Just took a look at some of your previous content so now understand. 

Challenging those catastrophic thoughts is one way to deal with this. 

OCD will always follow a worst case scenario, but why should the worse happen? Real life doesn't work like that, it works on maybes, maybe nots - and with those outlooks people can take the stance your nephew is. 

I did this myself a few years back. I had a two week referral for a procedure to check for cancer. My doctor didn't think it was, but needed to have it checked. 

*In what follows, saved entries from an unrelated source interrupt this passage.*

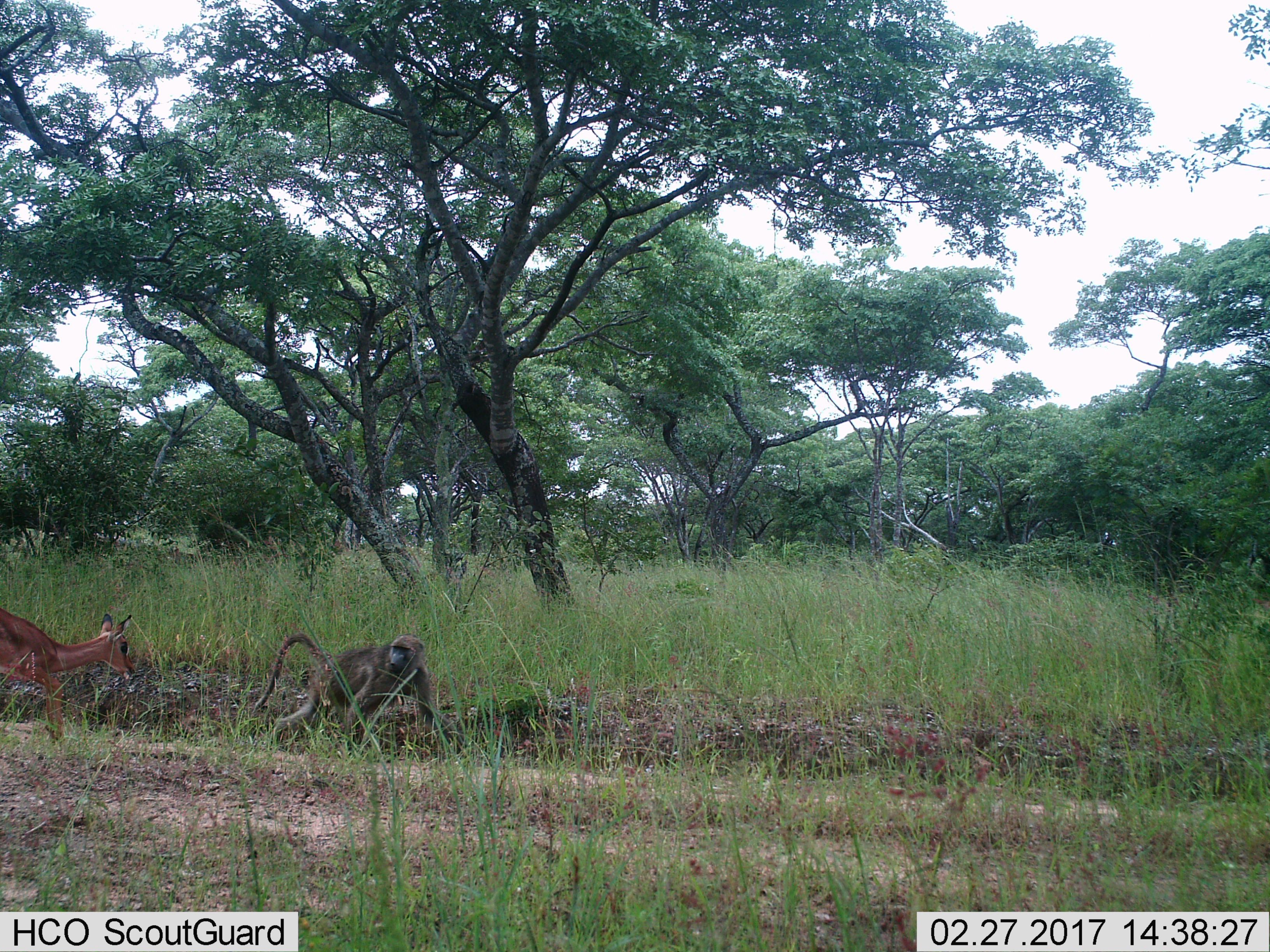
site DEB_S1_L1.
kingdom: Animalia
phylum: Chordata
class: Mammalia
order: Primates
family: Cercopithecidae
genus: Papio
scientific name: Papio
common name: baboon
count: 1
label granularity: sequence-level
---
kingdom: Animalia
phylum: Chordata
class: Mammalia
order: Artiodactyla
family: Bovidae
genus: Aepyceros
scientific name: Aepyceros melampus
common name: impala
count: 1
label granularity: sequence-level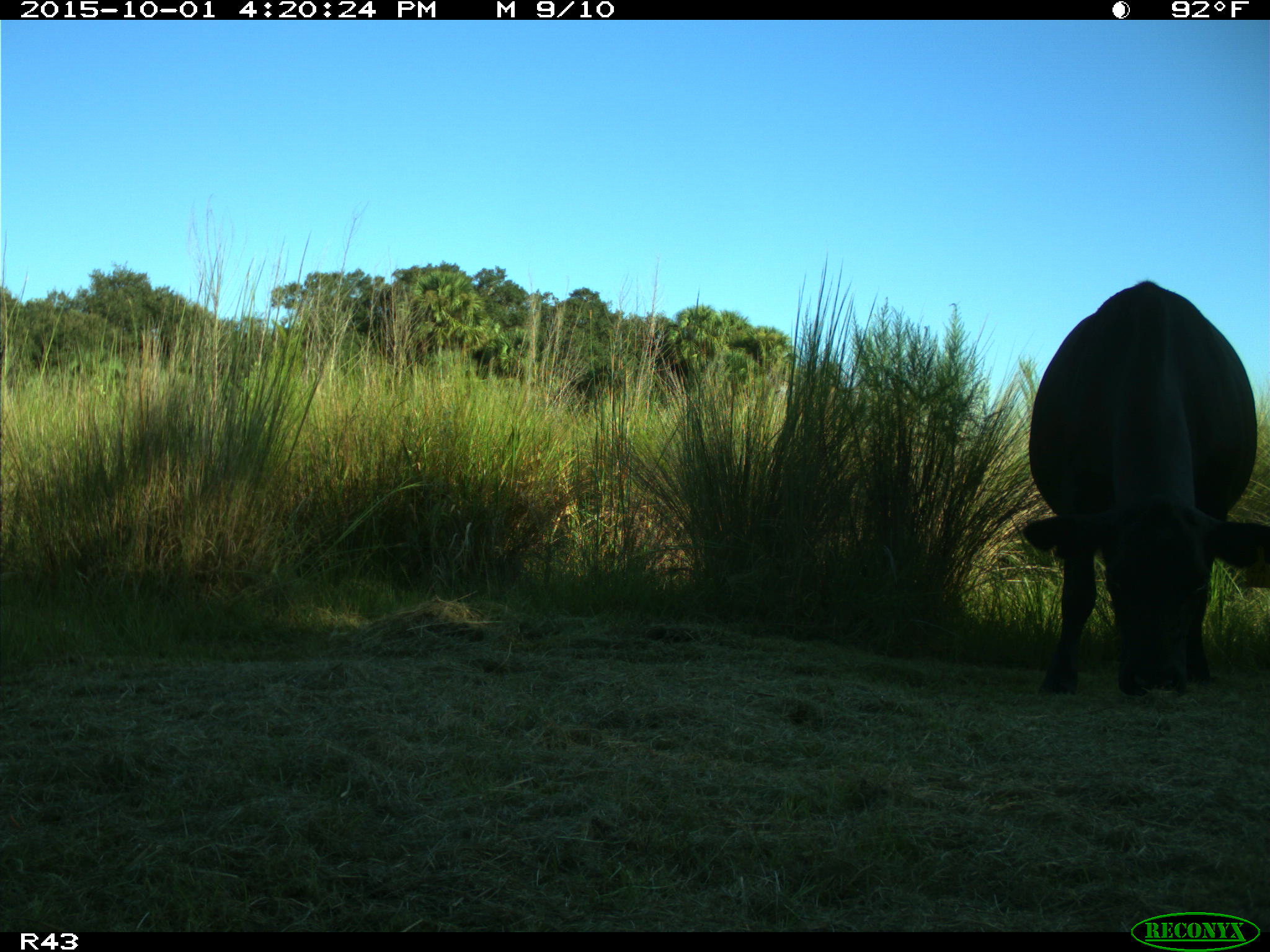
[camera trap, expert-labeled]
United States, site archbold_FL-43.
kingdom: Animalia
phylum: Chordata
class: Mammalia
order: Artiodactyla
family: Bovidae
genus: Bos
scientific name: Bos taurus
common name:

I  used to worry about all sorts of things. But I worked hard psychologically and managed to overcome that. 

So with this two weeks, I applied that thinking. I put it out of my mind, and was only a tad concerned, on the day, to make sure I kept alert so I didn't misunderstand the procedures. 

The results were clear. 

Last year my wife was ill and we had two speedy referrals, and I helped her challenge her health phobias and keep busy on other things whilst waiting. 

Did I worry she had something terminal? 

I thought she might, but I was calm, adopting a "whatever will be will be approach", which worked well. For me, there was no purpose in worry, it would only make me ill. 

The checks came back with diagnoses of conditions which needed to be managed with medication. Julie has improved well and the meds are great. 

Taking the worst case approach, as per your OCD, just makes you anxious and feeling ill. 

Don't look to carry out compulsions like Googling - compulsions only make things worse. 

Try taking that "maybe, maybe not" approach that has served us so well.